Page extract →

In the U.S., a patent is granted to the actual or true inventor, not to the first person to file an application with the U.S. Patent and Trademark Office. U.S. Patent Law states that any person who "invents or discovers any new and useful process, machine, manufacture, or composition of matter, or any new and useful improvement thereof, may obtain a patent." "Process" is defined by law as a process, act or method, and usually refers to technical or industrial processes. "Machine" is self-explanatory. "Manufacture" refers to manufactured items. "Composition of matter" pertains to chemical compounds and compositions. "Useful" in this context refers to the condition that the invention/improvement has a useful purpose and functions in line with its intended purpose.

Some inventions are patentable. A researcher or research team may have an “invention” if the research activity results in:

  • A solution for a long-standing problem that others have attempted without success;
  • Identification of initially unexpected benefits or uses of the work;
  • An approach, or aspects of an approach, is contrary to that taught by the published literature;
  • An innovation that is not taught by individual, or combinations of, prior publications; or
  • The researcher or research team went through significant trial and error before achieving the innovation

Potential inventions need to be reported to the OIPL to determine if the invention is patentable and to ensure that the University of Alaska complies with obligations to the research sponsor and federal funding guidelines for dissemination of inventive works created with federal funding.

Provided material →
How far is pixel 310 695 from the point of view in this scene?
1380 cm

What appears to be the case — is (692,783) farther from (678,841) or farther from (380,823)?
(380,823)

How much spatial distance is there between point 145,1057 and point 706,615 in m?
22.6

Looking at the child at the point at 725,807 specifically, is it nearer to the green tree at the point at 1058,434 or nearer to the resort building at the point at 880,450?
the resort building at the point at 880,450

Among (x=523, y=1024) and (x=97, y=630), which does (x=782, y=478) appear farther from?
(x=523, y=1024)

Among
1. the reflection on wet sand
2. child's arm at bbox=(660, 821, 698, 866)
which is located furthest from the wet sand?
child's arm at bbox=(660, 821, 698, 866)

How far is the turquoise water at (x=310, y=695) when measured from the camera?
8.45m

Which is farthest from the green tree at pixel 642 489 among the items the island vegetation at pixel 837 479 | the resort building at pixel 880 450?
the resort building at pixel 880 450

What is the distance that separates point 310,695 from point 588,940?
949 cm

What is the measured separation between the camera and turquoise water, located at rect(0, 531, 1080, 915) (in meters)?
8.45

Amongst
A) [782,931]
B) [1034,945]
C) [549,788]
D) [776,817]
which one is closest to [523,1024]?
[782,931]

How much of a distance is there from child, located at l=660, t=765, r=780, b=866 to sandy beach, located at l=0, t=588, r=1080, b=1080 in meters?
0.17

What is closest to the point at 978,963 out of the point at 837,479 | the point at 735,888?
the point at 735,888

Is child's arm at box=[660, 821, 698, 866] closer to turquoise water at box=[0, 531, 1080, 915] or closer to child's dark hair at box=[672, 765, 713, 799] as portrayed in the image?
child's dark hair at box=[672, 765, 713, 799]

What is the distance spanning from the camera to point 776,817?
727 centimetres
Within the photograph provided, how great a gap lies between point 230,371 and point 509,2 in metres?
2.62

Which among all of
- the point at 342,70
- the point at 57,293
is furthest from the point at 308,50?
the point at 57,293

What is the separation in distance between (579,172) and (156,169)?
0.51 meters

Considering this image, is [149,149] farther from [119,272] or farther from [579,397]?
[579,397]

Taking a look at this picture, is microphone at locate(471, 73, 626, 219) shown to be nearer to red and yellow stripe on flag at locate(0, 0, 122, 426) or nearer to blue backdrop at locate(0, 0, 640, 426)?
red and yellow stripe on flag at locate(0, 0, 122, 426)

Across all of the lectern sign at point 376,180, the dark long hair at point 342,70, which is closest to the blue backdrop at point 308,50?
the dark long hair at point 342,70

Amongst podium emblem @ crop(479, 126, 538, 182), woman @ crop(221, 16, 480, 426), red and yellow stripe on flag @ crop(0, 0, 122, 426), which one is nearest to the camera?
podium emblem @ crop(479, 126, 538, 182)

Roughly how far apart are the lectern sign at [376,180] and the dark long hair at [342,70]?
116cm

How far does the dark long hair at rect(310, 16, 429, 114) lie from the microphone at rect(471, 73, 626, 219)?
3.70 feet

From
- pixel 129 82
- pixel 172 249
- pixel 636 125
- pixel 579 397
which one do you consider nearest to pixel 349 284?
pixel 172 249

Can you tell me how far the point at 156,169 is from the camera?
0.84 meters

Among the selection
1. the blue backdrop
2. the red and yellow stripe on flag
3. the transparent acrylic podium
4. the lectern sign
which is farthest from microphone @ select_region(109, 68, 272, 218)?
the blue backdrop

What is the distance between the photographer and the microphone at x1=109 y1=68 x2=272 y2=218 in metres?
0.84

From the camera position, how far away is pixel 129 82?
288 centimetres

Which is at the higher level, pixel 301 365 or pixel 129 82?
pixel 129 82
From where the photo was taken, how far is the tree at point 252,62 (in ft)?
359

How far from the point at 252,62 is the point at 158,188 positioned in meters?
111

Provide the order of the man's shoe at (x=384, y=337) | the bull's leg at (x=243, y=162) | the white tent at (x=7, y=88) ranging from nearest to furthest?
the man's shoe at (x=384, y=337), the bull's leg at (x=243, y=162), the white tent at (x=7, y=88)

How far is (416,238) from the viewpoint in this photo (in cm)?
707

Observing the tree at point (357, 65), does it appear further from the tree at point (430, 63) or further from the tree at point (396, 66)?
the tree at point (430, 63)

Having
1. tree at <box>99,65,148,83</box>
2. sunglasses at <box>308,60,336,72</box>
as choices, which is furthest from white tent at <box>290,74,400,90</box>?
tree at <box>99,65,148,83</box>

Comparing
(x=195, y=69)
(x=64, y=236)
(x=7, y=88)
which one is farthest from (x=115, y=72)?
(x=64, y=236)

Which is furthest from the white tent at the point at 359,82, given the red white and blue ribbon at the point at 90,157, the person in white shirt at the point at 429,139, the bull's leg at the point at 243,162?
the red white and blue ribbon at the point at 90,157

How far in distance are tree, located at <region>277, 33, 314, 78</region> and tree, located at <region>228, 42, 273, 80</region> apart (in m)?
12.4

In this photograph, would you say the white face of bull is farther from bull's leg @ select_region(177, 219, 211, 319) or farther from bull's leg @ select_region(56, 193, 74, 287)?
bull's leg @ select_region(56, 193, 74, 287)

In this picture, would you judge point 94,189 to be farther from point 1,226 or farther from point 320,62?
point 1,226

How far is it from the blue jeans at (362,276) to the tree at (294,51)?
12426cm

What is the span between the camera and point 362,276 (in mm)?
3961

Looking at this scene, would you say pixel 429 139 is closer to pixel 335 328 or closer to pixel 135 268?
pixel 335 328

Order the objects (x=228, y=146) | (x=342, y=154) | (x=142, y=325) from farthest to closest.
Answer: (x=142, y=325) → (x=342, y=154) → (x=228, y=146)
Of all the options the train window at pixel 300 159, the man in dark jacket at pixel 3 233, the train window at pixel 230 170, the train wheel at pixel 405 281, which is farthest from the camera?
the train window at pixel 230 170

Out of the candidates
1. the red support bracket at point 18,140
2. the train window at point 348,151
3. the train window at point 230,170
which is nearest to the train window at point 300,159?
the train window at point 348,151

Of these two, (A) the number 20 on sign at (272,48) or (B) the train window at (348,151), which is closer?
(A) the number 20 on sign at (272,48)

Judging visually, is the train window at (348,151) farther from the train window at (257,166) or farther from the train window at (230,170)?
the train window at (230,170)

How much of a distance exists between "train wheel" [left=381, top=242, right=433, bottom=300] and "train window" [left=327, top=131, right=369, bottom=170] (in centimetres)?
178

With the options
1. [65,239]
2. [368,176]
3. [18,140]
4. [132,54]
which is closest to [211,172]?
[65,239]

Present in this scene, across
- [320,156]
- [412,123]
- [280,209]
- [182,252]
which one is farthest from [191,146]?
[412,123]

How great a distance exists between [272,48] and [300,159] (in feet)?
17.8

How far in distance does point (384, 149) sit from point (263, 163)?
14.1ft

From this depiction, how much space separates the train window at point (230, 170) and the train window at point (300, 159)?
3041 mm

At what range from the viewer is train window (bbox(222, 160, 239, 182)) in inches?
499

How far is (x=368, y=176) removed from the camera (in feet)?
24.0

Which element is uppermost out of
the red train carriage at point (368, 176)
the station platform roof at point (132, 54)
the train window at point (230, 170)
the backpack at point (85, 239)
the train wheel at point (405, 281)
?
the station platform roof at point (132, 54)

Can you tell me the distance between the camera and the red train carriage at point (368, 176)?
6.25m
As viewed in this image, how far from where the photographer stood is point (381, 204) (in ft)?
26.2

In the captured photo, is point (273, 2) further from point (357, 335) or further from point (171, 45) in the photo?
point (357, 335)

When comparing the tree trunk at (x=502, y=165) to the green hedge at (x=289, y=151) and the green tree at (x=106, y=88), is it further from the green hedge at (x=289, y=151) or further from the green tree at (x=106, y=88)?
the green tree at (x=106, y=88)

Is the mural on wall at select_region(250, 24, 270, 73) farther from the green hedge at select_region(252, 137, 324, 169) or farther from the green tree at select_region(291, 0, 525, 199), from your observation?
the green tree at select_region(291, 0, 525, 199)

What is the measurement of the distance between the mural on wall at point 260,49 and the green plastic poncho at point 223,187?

Work to complete →
1. Rewrite the patent text between "Some inventions are" and "with federal funding.", inclusive, changing every "research team" to "laboratory group".
2. Using the patent text, answer these questions:
(a) In the U.S., to whom is a patent granted?
(b) What does "Composition of matter" pertain to?
(c) To what office must potential inventions be reported?

Solutions to the tasks →
1.
Some inventions are patentable. A researcher or laboratory group may have an “invention” if the research activity results in:

  • A solution for a long-standing problem that others have attempted without success;
  • Identification of initially unexpected benefits or uses of the work;
  • An approach, or aspects of an approach, is contrary to that taught by the published literature;
  • An innovation that is not taught by individual, or combinations of, prior publications; or
  • The researcher or laboratory group went through significant trial and error before achieving the innovation

Potential inventions need to be reported to the OIPL to determine if the invention is patentable and to ensure that the University of Alaska complies with obligations to the research sponsor and federal funding guidelines for dissemination of inventive works created with federal funding.

2.
(a) The actual or true inventor.
(b) Chemical compounds and compositions.
(c) The OIPL.